Task instructions
• a. According to the course description, what prior knowledge does the course assume?
• b. Summarize the course description in two sentences.

Text Manipulation with the Tidyverse

Course Level: Intermediate

Having trouble handling text data in R? If so, this course is certainly for you! One of the main problems Data Scientists face when importing data into R is incosistencies within the raw data. For example, cells may have trailing whitespace or names might not be in title case. We will be covering the {stringr} package which can be used to solve these problems! We will also explore how to parse objects into strings using {glue} and how to text mine using {tidytext}.

  • Course Outline
  • Learning Outcomes
  • Materials
  • Prior Knowledge

Course Outline

  • {glue}: Parsing objects into strings using glue()
  • {stringr}: Manipulating strings
  • Regular expressions with {stringr}: Matching complicated string patterns to known strings
  • {tidytext}: A collection of methods for text mining

Learning Outcomes

By the end of the day participants will be able to…

  • write dynamic code which allows an object to be parsed into a string
  • understand the challenges and solutions when working with strings
  • understand the types of problems regular expressions can help with
  • perform text mining techniques to extract information from textual data


Prior Knowledge

This course assumes basic familiarity with R and the {tidyverse}. Attending our Data Wrangling in the Tidyverse course, is more than sufficient in providing you with the pre-requisite knowledge required for this course!

The data
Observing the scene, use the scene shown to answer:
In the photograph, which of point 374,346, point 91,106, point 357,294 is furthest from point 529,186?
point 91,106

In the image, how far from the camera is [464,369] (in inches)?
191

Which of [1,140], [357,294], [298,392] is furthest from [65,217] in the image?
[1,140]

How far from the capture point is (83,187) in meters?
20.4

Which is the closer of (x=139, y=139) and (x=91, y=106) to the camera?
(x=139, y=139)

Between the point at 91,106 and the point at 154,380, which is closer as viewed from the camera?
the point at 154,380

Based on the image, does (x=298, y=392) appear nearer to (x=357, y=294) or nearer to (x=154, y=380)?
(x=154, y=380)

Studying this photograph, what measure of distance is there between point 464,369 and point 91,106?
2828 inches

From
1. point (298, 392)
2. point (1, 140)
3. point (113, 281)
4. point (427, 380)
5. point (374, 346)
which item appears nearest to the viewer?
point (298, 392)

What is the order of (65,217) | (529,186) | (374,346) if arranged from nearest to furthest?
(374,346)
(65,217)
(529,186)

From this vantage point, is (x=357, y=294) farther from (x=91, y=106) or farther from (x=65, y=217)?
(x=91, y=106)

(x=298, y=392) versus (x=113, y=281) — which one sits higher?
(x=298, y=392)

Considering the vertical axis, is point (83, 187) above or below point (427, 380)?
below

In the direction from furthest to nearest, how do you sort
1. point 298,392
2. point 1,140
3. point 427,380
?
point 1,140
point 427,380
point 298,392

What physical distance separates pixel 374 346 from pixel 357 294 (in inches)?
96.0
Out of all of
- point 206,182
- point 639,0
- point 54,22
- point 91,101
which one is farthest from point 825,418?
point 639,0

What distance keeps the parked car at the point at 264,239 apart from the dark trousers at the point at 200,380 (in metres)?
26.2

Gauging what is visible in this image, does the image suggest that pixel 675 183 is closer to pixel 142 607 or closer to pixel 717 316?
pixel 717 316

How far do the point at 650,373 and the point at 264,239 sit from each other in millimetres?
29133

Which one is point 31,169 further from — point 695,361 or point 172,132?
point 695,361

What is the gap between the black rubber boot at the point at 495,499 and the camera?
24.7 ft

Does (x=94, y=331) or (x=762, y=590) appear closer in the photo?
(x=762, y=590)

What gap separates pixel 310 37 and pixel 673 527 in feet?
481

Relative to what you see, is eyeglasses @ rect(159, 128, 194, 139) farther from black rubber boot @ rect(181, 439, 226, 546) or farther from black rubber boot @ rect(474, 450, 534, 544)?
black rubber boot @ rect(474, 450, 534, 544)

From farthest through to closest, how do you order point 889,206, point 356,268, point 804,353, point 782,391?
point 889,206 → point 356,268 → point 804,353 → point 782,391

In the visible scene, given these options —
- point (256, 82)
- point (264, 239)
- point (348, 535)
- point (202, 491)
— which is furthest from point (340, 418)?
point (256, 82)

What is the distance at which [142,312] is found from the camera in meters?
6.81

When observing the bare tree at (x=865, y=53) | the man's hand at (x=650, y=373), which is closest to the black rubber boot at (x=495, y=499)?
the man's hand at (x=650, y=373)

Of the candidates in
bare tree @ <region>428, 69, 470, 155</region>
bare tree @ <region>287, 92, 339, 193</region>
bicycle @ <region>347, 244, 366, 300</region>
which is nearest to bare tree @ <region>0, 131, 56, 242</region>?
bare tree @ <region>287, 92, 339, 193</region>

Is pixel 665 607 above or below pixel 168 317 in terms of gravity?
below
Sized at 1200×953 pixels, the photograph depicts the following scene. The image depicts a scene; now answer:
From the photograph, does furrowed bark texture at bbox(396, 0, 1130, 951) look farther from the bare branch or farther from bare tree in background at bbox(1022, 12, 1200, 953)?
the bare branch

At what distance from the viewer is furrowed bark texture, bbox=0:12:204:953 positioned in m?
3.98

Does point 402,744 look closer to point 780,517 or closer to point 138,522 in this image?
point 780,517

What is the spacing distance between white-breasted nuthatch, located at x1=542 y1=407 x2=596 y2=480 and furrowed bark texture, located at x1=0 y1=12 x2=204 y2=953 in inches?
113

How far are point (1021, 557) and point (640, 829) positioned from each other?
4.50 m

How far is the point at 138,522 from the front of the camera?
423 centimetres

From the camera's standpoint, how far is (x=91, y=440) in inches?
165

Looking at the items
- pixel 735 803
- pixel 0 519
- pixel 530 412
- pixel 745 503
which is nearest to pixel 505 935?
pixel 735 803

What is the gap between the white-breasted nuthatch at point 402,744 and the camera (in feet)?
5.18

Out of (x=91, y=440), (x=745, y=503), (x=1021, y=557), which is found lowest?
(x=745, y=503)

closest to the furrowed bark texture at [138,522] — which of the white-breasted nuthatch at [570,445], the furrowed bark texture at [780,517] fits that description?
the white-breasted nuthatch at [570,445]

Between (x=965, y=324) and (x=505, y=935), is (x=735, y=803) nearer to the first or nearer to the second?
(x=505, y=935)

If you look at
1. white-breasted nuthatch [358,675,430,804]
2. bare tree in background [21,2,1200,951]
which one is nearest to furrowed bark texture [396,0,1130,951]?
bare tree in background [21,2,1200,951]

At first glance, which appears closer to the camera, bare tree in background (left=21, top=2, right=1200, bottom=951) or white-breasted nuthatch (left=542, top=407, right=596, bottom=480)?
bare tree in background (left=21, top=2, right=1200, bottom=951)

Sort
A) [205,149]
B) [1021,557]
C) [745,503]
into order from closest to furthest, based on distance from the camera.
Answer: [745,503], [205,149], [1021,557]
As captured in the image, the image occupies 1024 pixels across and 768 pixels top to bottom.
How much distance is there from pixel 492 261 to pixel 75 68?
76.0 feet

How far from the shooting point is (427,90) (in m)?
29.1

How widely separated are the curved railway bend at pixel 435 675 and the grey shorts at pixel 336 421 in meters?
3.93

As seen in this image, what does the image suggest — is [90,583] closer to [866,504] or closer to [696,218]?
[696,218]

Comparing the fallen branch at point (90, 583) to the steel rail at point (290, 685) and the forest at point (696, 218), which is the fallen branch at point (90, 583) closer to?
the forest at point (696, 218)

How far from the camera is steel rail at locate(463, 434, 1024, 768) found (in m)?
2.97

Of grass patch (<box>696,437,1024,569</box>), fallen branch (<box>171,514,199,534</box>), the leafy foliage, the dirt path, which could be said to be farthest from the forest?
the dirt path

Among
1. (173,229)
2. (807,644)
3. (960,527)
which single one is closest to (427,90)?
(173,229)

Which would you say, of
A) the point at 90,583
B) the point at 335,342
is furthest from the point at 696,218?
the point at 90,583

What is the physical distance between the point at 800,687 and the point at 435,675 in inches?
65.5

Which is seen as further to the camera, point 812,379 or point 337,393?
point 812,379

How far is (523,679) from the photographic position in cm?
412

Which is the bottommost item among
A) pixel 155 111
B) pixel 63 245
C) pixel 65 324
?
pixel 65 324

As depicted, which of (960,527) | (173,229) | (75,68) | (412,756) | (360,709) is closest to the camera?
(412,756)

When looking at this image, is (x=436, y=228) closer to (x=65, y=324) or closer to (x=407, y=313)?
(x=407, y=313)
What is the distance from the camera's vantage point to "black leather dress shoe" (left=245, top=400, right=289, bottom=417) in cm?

Answers by task
• a. Basic familiarity with R and the {tidyverse}.

• b. This intermediate course on handling text data in R covers the {stringr} package for manipulating strings and matching patterns with regular expressions, {glue} for parsing objects into strings, and {tidytext} for text mining. It assumes basic familiarity with R and the {tidyverse}, and attending the Data Wrangling in the Tidyverse course is more than sufficient preparation.